## [LISTA DE TAREFAS]
**1)** No texto sobre os militares, quem criou a Escola de Sagres?
**2)** No texto sobre os militares, troque "Hamilton Mourão" por "Mourão" e escreva de novo o trecho de "Atualizado em 10" até "vice-presidente Hamilton Mourão.".

## [TEXTO APRESENTADO]
○ ○ ○

Os militares, do Iluminismo ao terraplanismo. Por Luis Nassif

Atualizado em 10 de setembro de 2020 às 9:36
General de Exército da reserva Augusto Heleno (Antônio Cruz/Agência Brasil)

PUBLICADO NO GGN

POR LUIS NASSIF

Reparem no raciocínio do vice-presidente Hamilton Mourão.

1. A Escola de Sagres, criada por Dom Henrique, Infante, foi um movimento de alta tecnologia, que projetou Portugal pelos séculos seguintes. Permitiu dominar a técnica da navegação, a construção de navios, a contabilidade das viagens. Empreendedorismo nato.

2. As capitanias hereditárias estão na raiz do patrimonialismo brasileiro. Enquanto os Estados Unidos abriam a possibilidade de propriedade da terra para os pioneiros, e a Argentina conquistava os pampas com os terratenientes, as capitanias estratificaram a propriedade da terra, foram responsáveis pelos latifúndios improdutivos, impediram o desenvolvimento de várias regiões do país, especialmente o Nordeste. Ou seja, antiempreendorismo nato.

Como Mourão está fazendo o mesmo curso intensivo de história do Eduardo Bolsonaro, confundiu as bolas e transformou as capitanias hereditárias em exemplo de empreendedorismo.

Some-se a visão rasa do general Alberto Heleno para se imaginar as Forças Armadas como um conciliábulo de terraplanistas. Não é bem assim. Os institutos militares têm formado engenheiros e tecnológos de alto nível.

E historicamente, não foi assim.

○ ○ ○

## [MATERIAL FORNECIDO]
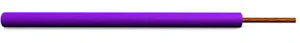 ascable Installation lead-hf v-250 zh 0,35 violet b5000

○ ○ ○

## [RESPOSTAS DO EXERCÍCIO]
**1)** Dom Henrique, Infante.

**2)**
Atualizado em 10 de setembro de 2020 às 9:36
General de Exército da reserva Augusto Heleno (Antônio Cruz/Agência Brasil)

PUBLICADO NO GGN

POR LUIS NASSIF

Reparem no raciocínio do vice-presidente Mourão.